Developers eye India

- REUTERS

ORAGADAM, India - Land is getting hard to find in a sprawling industrial park in southern India where workers are scrambling to build modern new warehouses and factories for companies betting on the country’s economic boom or diversifyi­ng their supply chains beyond China.

“It is one of the most wanted places in India for European and American companies,” said S. Raghuraman, an official of the Greenbase industrial park, near plants run by Apple supplier Foxconn and truckmaker Daimler.

Enquiries for leasing space in the park, run by Blackstone and real estate tycoon Niranjan Hiranandan­i, have gone through the roof, he added.

“We are in talks with at least three clients looking to shift their base from China.”

To meet the burgeoning demand, Greenbase aims to invest $800m to quadruple its industrial park space to 20 million sq ft (1.9 million sq m), a target it revealed for the first time.

That is just the latest sign of a rush for leased warehouse space that peaked in the last quarter of 2023 at its highest in two years, says real estate firm Colliers, as India’s economic growth of more than 8 per cent outstrips advanced nations.

Businesses in India have traditiona­lly relied on dingy, stuffy low-rise sheds known as godowns for their storage needs, but these are unsuited to the needs of foreign industrial giants whose investment Prime Minister Narendra Modi wants to lure.
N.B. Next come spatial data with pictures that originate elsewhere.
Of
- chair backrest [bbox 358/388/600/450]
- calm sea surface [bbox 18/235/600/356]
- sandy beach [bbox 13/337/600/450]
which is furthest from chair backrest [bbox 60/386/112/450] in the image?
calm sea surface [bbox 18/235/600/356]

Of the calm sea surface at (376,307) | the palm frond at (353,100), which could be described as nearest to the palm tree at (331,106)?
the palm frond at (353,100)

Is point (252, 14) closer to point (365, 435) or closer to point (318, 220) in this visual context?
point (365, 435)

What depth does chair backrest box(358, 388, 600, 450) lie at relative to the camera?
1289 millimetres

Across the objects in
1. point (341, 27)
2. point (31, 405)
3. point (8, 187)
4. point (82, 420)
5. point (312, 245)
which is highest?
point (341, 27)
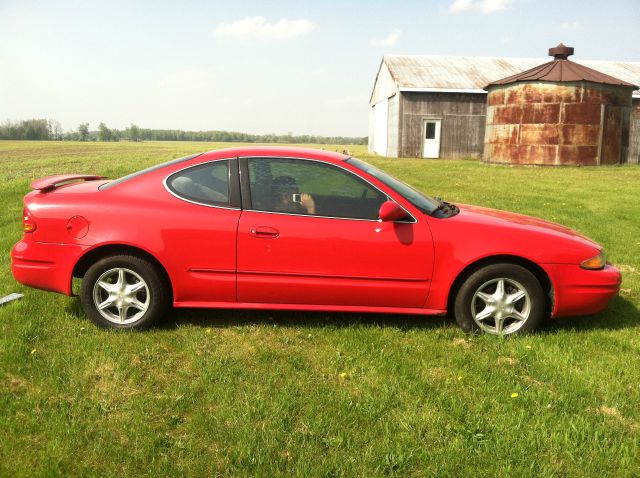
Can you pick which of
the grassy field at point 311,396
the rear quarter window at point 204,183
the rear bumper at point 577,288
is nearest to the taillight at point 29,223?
the grassy field at point 311,396

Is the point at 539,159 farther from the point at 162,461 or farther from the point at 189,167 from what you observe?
the point at 162,461

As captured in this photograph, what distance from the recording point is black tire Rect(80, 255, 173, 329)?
13.9 ft

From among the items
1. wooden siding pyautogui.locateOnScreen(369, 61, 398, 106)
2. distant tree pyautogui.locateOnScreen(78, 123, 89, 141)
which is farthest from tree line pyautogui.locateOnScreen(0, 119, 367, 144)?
wooden siding pyautogui.locateOnScreen(369, 61, 398, 106)

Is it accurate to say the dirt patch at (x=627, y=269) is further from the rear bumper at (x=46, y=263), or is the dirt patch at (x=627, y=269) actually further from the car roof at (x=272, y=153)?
the rear bumper at (x=46, y=263)

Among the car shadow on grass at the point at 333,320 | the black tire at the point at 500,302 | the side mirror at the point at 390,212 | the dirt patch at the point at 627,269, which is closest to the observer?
the side mirror at the point at 390,212

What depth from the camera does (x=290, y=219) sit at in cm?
420

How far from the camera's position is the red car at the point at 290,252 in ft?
13.7

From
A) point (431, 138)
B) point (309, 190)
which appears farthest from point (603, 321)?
point (431, 138)

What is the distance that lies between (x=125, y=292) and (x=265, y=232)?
1.25 metres

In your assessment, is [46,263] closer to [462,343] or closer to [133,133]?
[462,343]

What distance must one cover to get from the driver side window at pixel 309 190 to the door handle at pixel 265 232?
170 millimetres

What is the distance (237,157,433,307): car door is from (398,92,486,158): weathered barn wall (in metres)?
25.6

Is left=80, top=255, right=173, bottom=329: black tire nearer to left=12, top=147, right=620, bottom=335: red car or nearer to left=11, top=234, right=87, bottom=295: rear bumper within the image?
left=12, top=147, right=620, bottom=335: red car

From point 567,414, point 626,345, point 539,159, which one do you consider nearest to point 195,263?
point 567,414
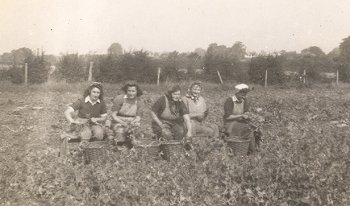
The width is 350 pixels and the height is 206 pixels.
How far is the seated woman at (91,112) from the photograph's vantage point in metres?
5.83

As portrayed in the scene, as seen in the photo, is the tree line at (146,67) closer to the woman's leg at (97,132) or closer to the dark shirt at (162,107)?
the dark shirt at (162,107)

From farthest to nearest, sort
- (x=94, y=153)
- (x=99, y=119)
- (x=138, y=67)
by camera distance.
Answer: (x=138, y=67)
(x=99, y=119)
(x=94, y=153)

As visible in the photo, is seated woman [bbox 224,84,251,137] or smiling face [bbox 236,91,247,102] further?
→ smiling face [bbox 236,91,247,102]

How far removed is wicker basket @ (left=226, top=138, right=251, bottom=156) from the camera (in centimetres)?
607

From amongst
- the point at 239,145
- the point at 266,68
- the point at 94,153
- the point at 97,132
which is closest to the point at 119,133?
the point at 97,132

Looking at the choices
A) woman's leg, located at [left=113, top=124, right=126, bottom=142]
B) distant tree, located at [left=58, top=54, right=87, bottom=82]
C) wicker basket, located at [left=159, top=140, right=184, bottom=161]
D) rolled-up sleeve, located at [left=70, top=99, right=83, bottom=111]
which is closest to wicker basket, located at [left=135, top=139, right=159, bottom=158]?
wicker basket, located at [left=159, top=140, right=184, bottom=161]

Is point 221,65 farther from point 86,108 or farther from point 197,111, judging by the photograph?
point 86,108

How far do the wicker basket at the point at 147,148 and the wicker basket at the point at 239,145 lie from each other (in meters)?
1.06

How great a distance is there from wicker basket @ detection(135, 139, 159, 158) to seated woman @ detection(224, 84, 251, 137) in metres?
1.25

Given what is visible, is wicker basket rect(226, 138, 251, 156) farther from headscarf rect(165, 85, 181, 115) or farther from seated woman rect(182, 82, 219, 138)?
headscarf rect(165, 85, 181, 115)

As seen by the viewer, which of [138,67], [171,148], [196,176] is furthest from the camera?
[138,67]

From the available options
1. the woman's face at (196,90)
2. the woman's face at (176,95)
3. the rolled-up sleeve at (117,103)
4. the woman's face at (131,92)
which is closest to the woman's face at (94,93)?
the rolled-up sleeve at (117,103)

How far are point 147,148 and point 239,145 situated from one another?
1328 millimetres

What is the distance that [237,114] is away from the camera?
6.80m
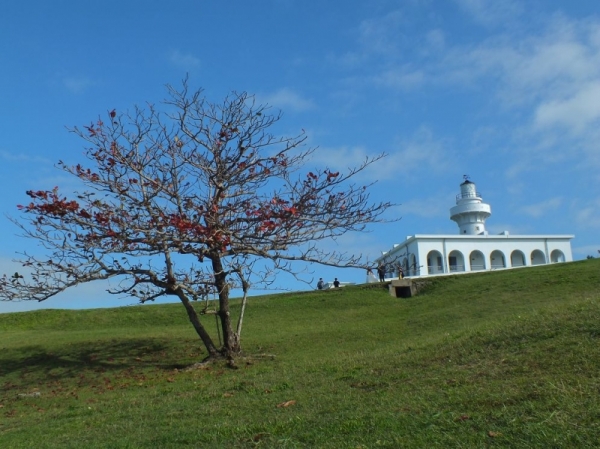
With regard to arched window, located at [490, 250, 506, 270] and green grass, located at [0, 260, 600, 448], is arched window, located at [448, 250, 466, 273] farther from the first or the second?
green grass, located at [0, 260, 600, 448]

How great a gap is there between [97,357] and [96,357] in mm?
38

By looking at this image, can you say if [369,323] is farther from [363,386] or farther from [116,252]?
[363,386]

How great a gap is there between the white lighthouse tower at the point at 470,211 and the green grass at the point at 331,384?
28787 millimetres

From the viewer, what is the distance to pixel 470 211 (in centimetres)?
5228

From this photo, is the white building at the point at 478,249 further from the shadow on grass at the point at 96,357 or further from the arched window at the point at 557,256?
the shadow on grass at the point at 96,357

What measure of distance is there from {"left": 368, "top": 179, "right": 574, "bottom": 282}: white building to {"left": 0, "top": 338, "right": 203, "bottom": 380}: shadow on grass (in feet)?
→ 97.6

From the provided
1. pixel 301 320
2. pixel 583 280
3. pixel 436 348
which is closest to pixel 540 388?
pixel 436 348

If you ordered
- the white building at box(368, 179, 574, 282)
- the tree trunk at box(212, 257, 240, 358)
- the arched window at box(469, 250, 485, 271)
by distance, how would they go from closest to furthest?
the tree trunk at box(212, 257, 240, 358)
the white building at box(368, 179, 574, 282)
the arched window at box(469, 250, 485, 271)

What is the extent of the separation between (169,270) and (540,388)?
33.7 feet

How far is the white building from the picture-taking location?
4706 cm

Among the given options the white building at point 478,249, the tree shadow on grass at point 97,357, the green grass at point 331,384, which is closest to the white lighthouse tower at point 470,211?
the white building at point 478,249

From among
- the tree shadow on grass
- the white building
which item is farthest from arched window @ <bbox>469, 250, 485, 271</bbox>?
the tree shadow on grass

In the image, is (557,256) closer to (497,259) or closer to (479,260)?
(497,259)

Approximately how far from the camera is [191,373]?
15.0 metres
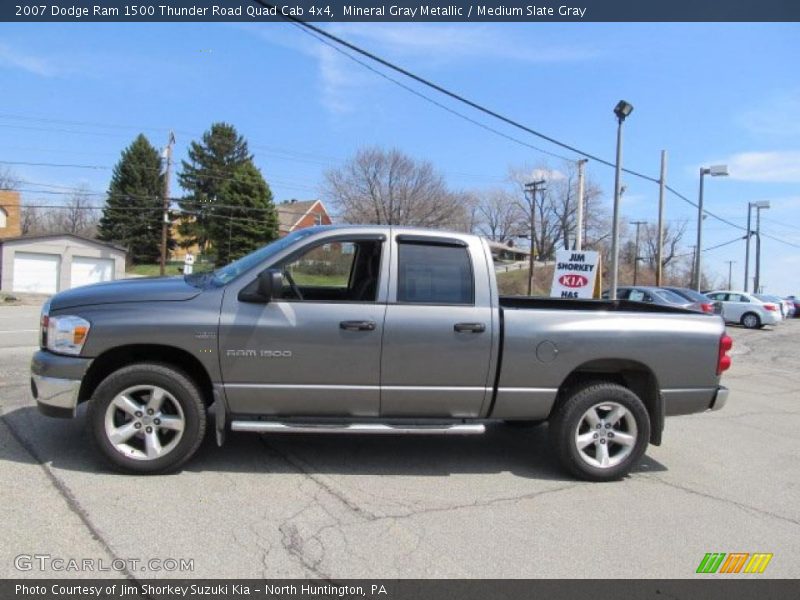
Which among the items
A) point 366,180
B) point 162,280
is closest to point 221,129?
point 366,180

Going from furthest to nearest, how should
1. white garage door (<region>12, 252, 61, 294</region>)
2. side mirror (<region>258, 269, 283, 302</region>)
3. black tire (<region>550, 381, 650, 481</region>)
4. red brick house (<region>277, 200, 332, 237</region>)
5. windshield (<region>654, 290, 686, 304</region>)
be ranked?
red brick house (<region>277, 200, 332, 237</region>) → white garage door (<region>12, 252, 61, 294</region>) → windshield (<region>654, 290, 686, 304</region>) → black tire (<region>550, 381, 650, 481</region>) → side mirror (<region>258, 269, 283, 302</region>)

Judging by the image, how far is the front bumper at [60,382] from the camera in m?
4.27

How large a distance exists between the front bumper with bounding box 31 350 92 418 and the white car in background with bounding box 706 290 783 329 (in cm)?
2844

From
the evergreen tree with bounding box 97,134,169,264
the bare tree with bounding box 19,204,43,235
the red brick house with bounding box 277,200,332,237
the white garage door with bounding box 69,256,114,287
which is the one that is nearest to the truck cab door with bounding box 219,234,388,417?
the white garage door with bounding box 69,256,114,287

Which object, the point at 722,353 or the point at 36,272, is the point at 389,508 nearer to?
the point at 722,353

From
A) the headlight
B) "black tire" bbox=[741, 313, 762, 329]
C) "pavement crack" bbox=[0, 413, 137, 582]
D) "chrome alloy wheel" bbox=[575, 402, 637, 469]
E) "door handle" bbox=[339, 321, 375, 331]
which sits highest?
"door handle" bbox=[339, 321, 375, 331]

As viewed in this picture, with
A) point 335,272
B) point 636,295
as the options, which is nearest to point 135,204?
point 636,295

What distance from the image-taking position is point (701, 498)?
4609 mm

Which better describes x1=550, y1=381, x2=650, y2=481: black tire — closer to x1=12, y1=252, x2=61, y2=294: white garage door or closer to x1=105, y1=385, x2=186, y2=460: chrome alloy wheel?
x1=105, y1=385, x2=186, y2=460: chrome alloy wheel

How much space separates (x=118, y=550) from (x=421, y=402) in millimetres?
2201

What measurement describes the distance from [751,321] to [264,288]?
28.2m

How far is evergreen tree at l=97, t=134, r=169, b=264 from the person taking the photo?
5869cm

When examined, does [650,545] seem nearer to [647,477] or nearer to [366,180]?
[647,477]

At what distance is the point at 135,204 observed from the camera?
5806 centimetres
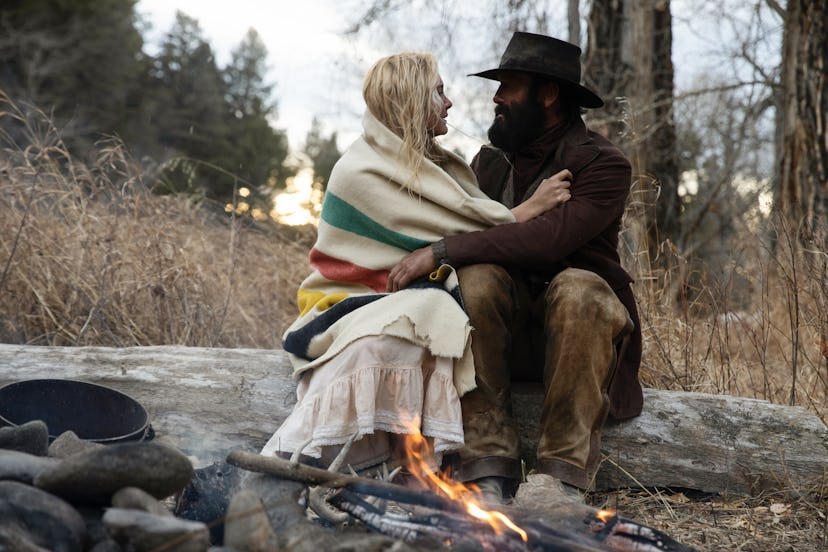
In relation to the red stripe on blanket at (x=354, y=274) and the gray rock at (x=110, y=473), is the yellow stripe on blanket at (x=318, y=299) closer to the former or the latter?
the red stripe on blanket at (x=354, y=274)

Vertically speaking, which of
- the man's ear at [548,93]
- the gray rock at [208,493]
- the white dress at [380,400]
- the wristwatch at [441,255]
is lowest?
the gray rock at [208,493]

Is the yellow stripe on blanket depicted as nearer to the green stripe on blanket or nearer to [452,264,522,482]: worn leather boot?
the green stripe on blanket

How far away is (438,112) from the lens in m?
3.45

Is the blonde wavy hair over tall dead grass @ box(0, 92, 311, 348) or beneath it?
over

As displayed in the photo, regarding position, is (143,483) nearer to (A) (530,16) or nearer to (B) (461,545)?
(B) (461,545)

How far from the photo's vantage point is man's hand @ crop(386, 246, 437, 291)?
332cm

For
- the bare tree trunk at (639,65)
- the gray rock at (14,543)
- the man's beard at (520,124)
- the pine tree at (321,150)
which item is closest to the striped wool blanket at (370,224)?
the man's beard at (520,124)

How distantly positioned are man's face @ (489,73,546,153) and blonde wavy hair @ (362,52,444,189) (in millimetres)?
426

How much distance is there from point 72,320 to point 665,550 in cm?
390

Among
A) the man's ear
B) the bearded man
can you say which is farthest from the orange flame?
the man's ear

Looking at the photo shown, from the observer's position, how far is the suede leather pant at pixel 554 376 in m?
3.19

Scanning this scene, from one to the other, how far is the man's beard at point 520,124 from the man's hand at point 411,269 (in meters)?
0.74

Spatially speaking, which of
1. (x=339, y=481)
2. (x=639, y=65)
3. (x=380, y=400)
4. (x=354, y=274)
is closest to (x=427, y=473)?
(x=380, y=400)

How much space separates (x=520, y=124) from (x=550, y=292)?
84 centimetres
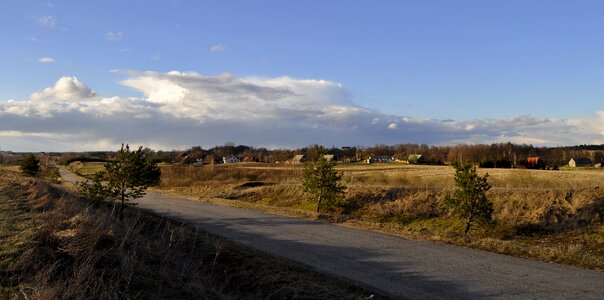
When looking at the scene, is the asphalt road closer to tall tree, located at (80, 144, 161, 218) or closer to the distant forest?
tall tree, located at (80, 144, 161, 218)

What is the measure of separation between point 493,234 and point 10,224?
17.6m

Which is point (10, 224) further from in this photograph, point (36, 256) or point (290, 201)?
point (290, 201)

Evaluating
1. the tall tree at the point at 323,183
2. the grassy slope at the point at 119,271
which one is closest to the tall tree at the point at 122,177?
the grassy slope at the point at 119,271

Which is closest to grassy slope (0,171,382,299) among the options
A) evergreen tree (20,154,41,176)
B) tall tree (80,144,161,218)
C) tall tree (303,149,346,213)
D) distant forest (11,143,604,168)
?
tall tree (80,144,161,218)

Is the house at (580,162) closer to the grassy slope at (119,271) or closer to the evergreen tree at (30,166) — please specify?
the evergreen tree at (30,166)

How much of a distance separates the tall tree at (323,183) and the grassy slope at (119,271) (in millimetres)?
14774

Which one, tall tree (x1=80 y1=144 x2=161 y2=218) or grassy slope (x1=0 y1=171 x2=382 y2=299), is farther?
tall tree (x1=80 y1=144 x2=161 y2=218)

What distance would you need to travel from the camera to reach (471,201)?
19734 millimetres

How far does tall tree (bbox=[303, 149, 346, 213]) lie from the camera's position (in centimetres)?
2686

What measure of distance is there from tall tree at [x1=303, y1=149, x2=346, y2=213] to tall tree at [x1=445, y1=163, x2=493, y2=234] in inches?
309

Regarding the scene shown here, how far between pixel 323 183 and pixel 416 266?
52.9ft

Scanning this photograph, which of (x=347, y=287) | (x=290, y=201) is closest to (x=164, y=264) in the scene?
(x=347, y=287)

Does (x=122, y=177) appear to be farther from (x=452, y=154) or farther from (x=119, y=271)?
(x=452, y=154)

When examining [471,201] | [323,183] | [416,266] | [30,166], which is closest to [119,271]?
[416,266]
So developers such as Greenbase are scouting for land nationwide, grappling with thorny acquisitio­n issues, as they line up millions of dollars in new investment.

Prime targets are firms looking to expand manufactur­ing facilities beyond China as tension with the US and other countries takes off some of its shine.

Companies in the booming e-commerce and manufactur­ing industries also see India as a hub for exports while looking to boost sales to industries and domestic consumers amid a population of 1.4 billion.

“We thought this is the right moment to enter India as there is a huge potential runway for growth over the next 15 to 20 years,” said Sandeep Chanda, the India managing director of one of the world’s biggest developers, US-based Panattoni.

One lure has been spanking new facilities, from ports to highways, added in an $808b infrastruc­ture splurge over the last seven years, boosting connectivi­ty and putting the spotlight on previously overlooked plots of land.

In a 100-million-euro ($109m) plan, Panattoni is building its first warehouse complex near the capital, New Delhi, playing up its access to expressway­s and a rail freight corridor.

It plans to strike land deals for four more parks within a year. And Chanda sees room to grow, saying India leases just 45 million sq ft (4 million sq m) of new warehouses a year, a fraction of the 200 million sq ft (19 million sq m) in China.